-- Activity --
Word for word, copy the line that contains "Leopardo, Arathusa Safari Lodge — Foto stock" and each line after it in the data below. Pictures stay out of the copy.

*** Given entries Section Begins ***

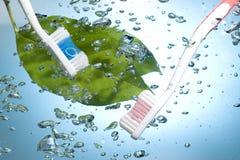 Zahnbürste Lizenzfreie Stockbilder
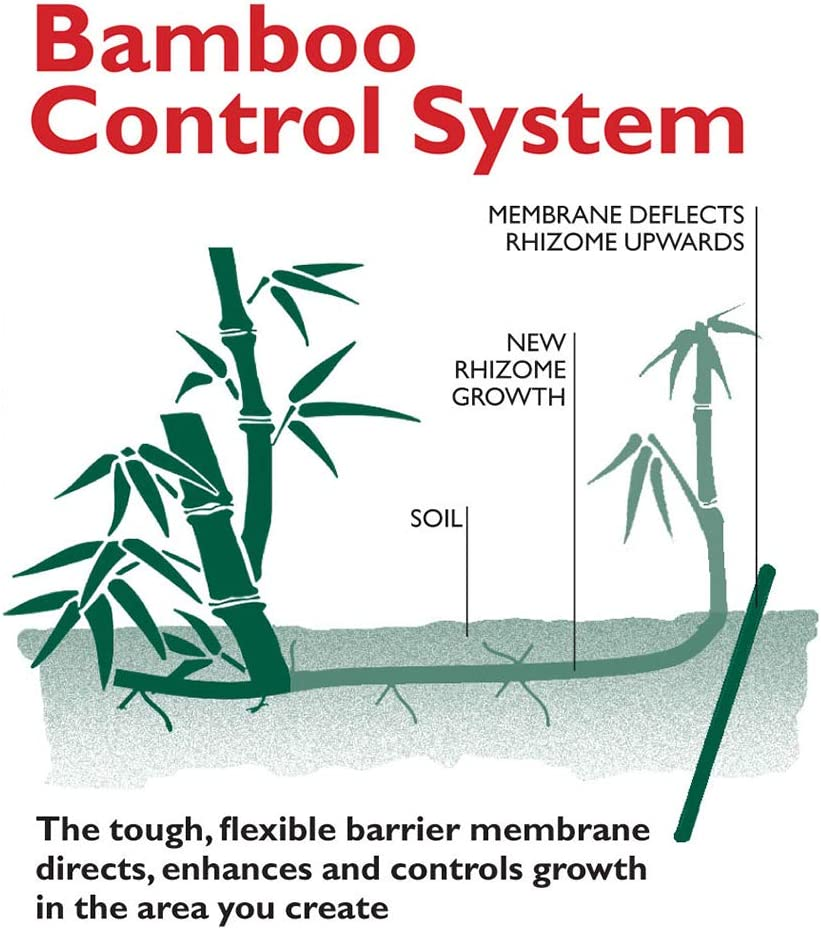 HSK Bamboo Control System 5m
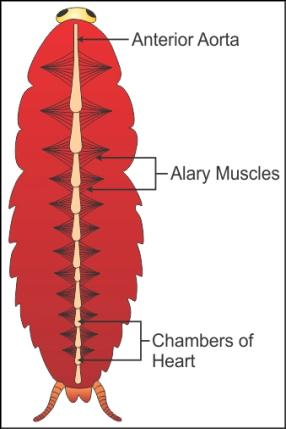 Draw A Labelled Diagram Of The Open Circulatory System Of Cockroach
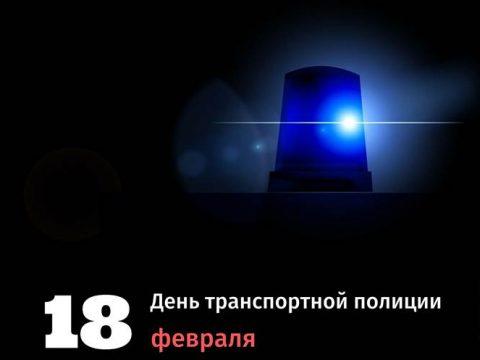 День транспортной полиции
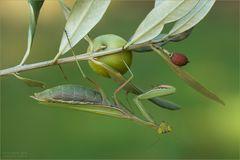 Im Olivenhain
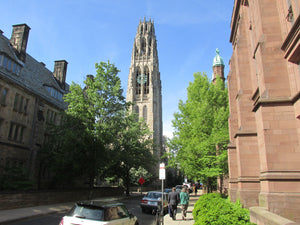 Top 10 Things To Do in New Haven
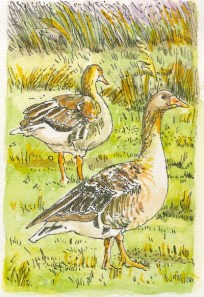 *SOLD* Geese in the Evening by Fran Godwood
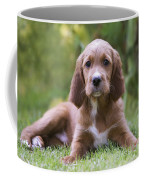 Irish Setter Puppy Coffee Mug
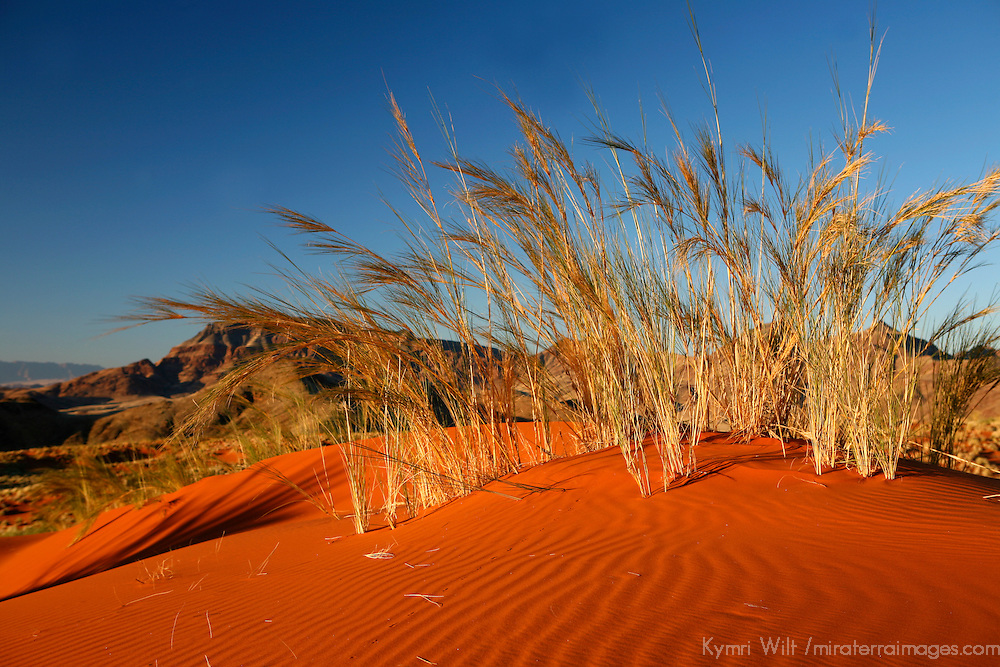 Africa, Namibia, Sossusvlei. Dune grass glows golden in the setting sunlight of the NamibRand desert.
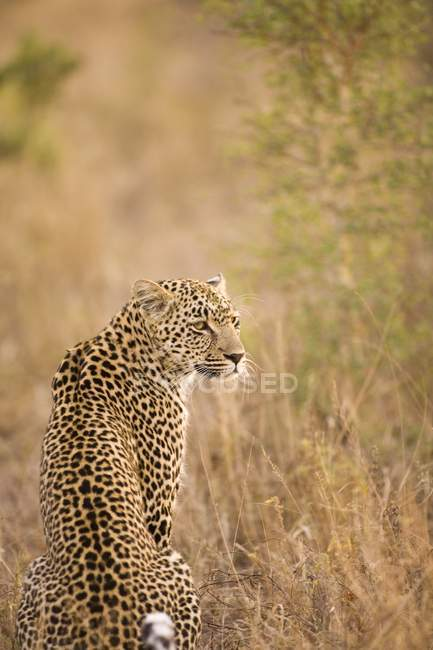 Leopardo, Arathusa Safari Lodge — Foto stock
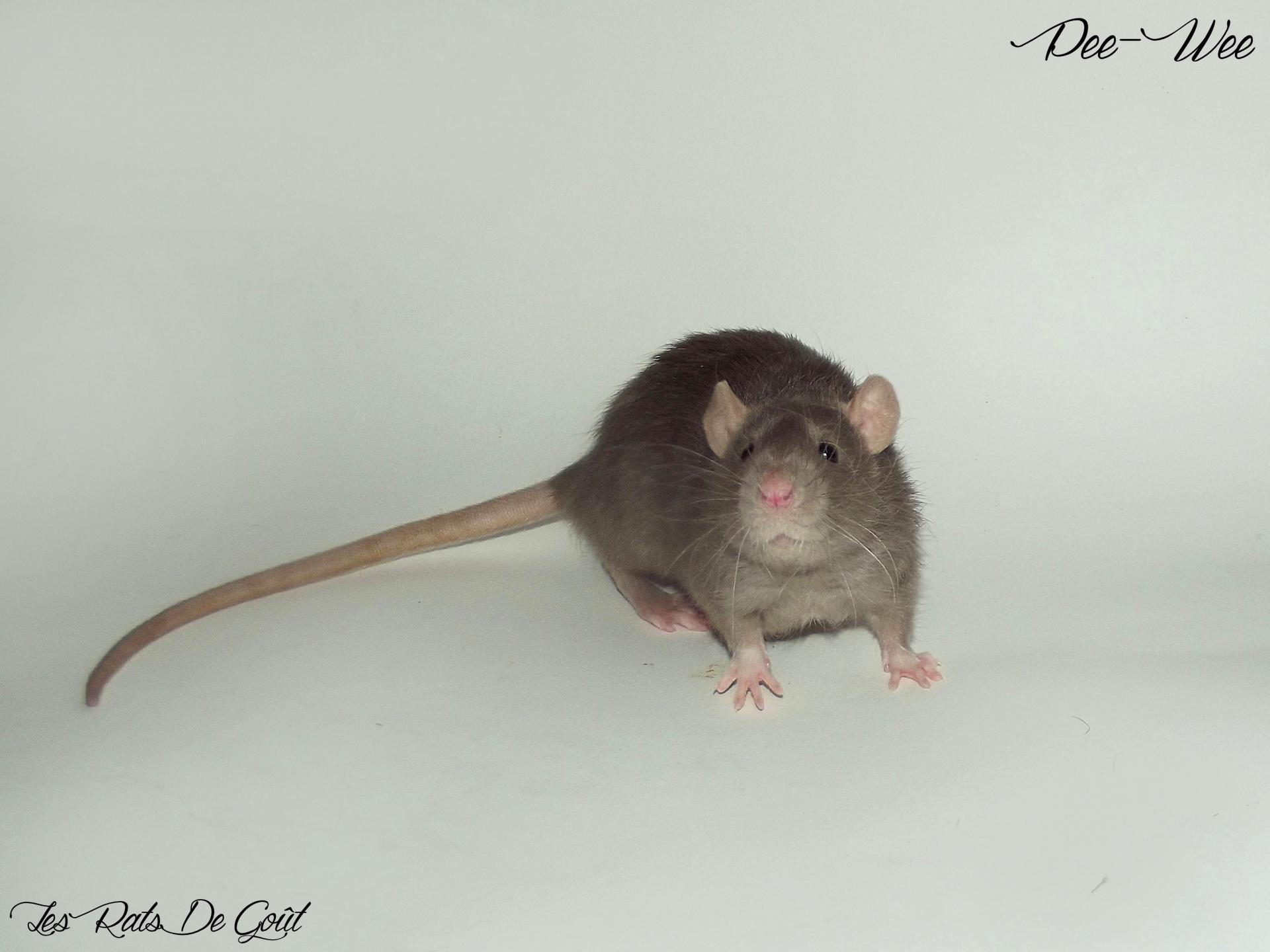 Male 20 01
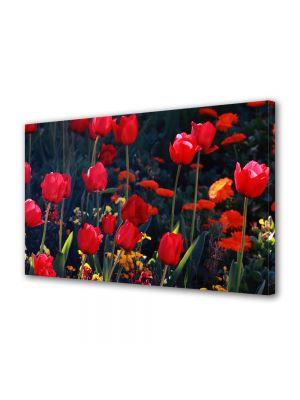 Tablou Canvas Flori Lalele in gradina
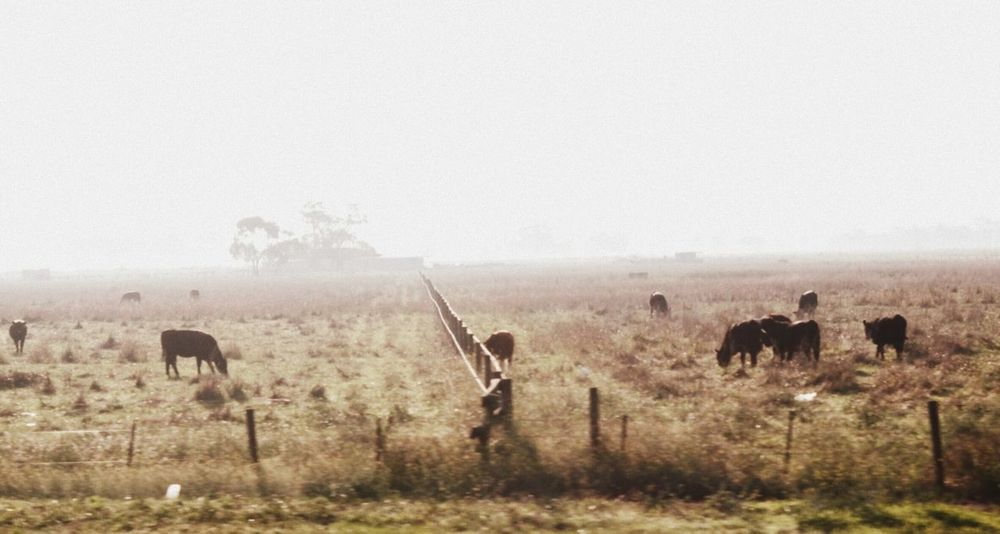 Animals In The Wild Animal Wildlife Animal Herd Nature Animal Themes Mammal Outdoors Grass Grazing Day Safari Animals Large Group Of Animals Fog No People Full Length Beauty In Nature Sky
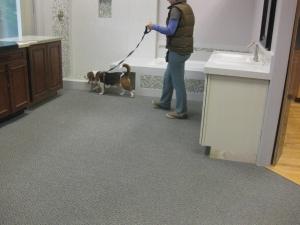 dog pics Delta and Joyce's class 016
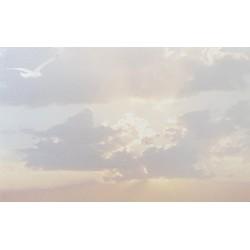 Carte de remerciement décés, deuil, funérailles, condoléances, obsèques ciel nuages DECORTE 6514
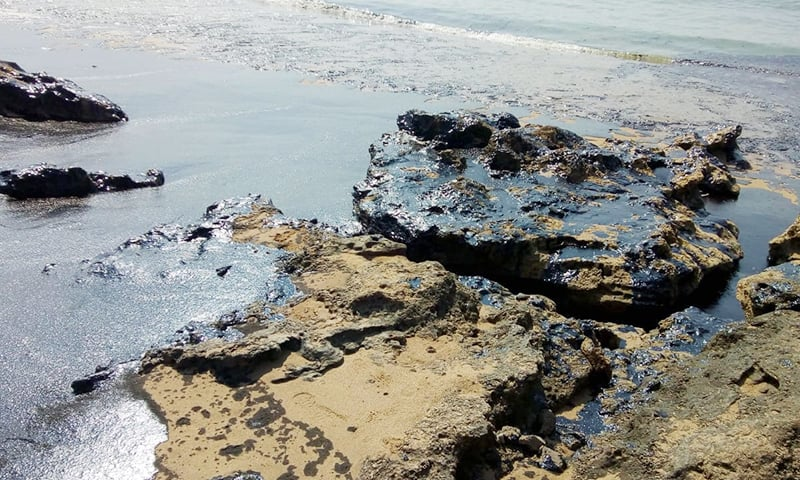 Tar and oil are wreaking havoc on the entire stretch of coast from Mubarak Village to Churna Island. —Photo provided by author
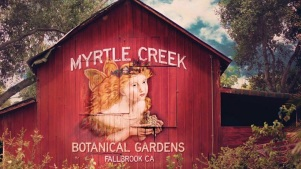 Myrtle Creek: Fairies + Princesses Rule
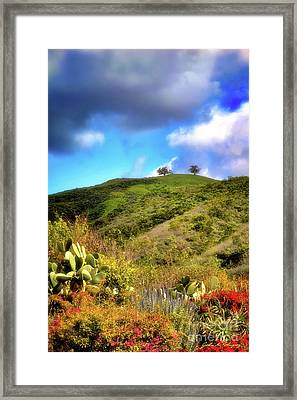 Two Trees In Spring Framed Print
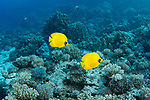 Bluecheek butterflyfish-Poisson papillon jaune (Chaetodon semilarvatus) of Red Sea, Egypt.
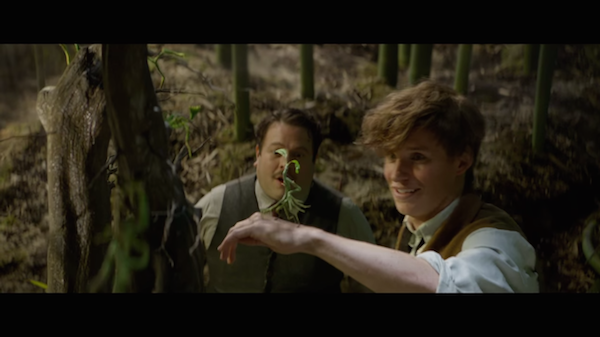 fantastic beasts and where to find them watch 2016 online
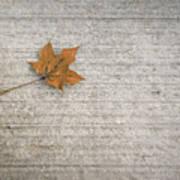 A Hint Of Autumn Art Print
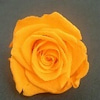 オレンジの画像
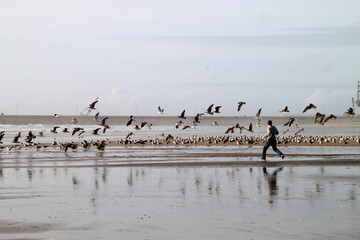 Boy running in the beach with seagulls flying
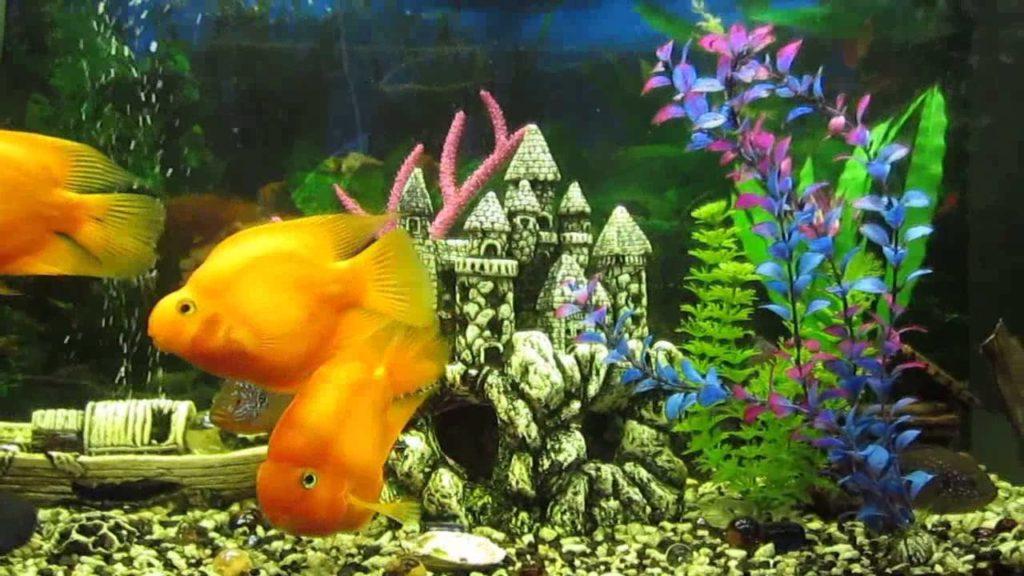 maxresdefault 1 1 1024x576 - Рыбки-попугаи уход и содержание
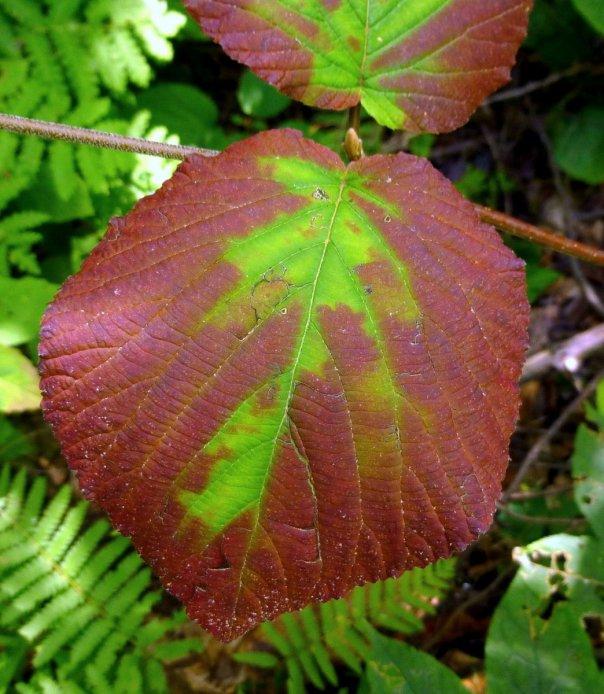 3. Hobblebush Leaf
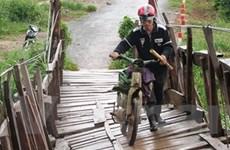Lâm Đồng: Hơn 100 cây cầu xuống cấp cần thay thế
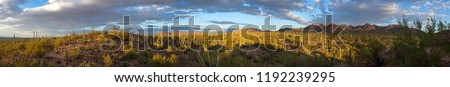 Saguaro National Park American Southwest Sonoran Desert Panorama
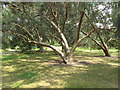 TQ1877 : Spinning gum - Eucalyptus perriniana - Kew gardens by David Hawgood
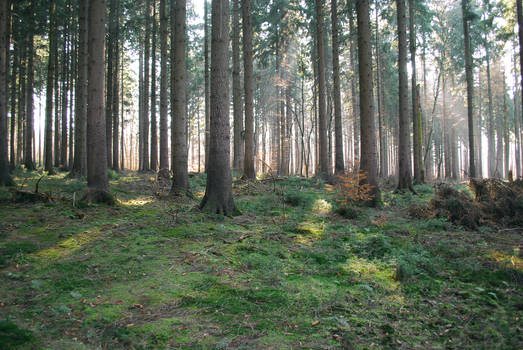 Forest Stock 36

*** Given entries Section Ends ***

-- Response to this exercise --
 Leopardo, Arathusa Safari Lodge — Foto stock
 Male 20 01
 Tablou Canvas Flori Lalele in gradina
 Animals In The Wild Animal Wildlife Animal Herd Nature Animal Themes Mammal Outdoors Grass Grazing Day Safari Animals Large Group Of Animals Fog No People Full Length Beauty In Nature Sky
 dog pics Delta and Joyce's class 016
 Carte de remerciement décés, deuil, funérailles, condoléances, obsèques ciel nuages DECORTE 6514
 Tar and oil are wreaking havoc on the entire stretch of coast from Mubarak Village to Churna Island. —Photo provided by author
 Myrtle Creek: Fairies + Princesses Rule
 Two Trees In Spring Framed Print
 Bluecheek butterflyfish-Poisson papillon jaune (Chaetodon semilarvatus) of Red Sea, Egypt.
 fantastic beasts and where to find them watch 2016 online
 A Hint Of Autumn Art Print
 オレンジの画像
 Boy running in the beach with seagulls flying
 maxresdefault 1 1 1024x576 - Рыбки-попугаи уход и содержание
 3. Hobblebush Leaf
Lâm Đồng: Hơn 100 cây cầu xuống cấp cần thay thế
 Saguaro National Park American Southwest Sonoran Desert Panorama
 TQ1877 : Spinning gum - Eucalyptus perriniana - Kew gardens by David Hawgood
 Forest Stock 36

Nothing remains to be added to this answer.